Das obras dogmáticas, "Sobre Cristo e o Anticristo" sobreviveu completa. Entre outras coisas, ela inclui um relato vívido dos eventos que precedem o fim do mundo e foi escrita provavelmente durante as perseguições de Sétimo Severo, por volta de 202
A influência de Hipólito foi sentida principalmente em suas obras sobre cronografia e direito canônico. Sua crônica do mundo, uma compilação abarcando todo o período desde a criação do mundo até o ano de 234, é a base de muitas obras cronográficas tanto no oriente quanto no ocidente.
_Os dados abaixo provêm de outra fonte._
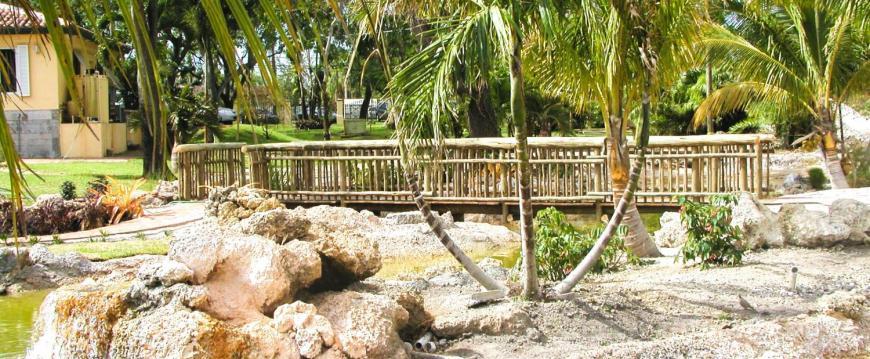 african zoo bridge and fencing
Nas grandes compilações de leis eclesiásticas que surgiram no oriente desde o século IV, as Antigas Ordens da Igreja, muitos cânones são atribuídos à Hipólito, como os Cânones de Hipólito ou a epítome das Constituições Apostólicas. Quanto deste material é de fato de sua autoria, quanto foi retrabalhado e quanto foi erroneamente atribuído a ele não pode mais ser determinado sem sombra de dúvida mesmo pela mais profunda investigação. Uma grade parte destas obras foi incorporada no Fetha Negest, que uma vez já serviu como a base constitucional da lei na Etiópia - onde Hipólito ainda é lembrado como Abulides.[2]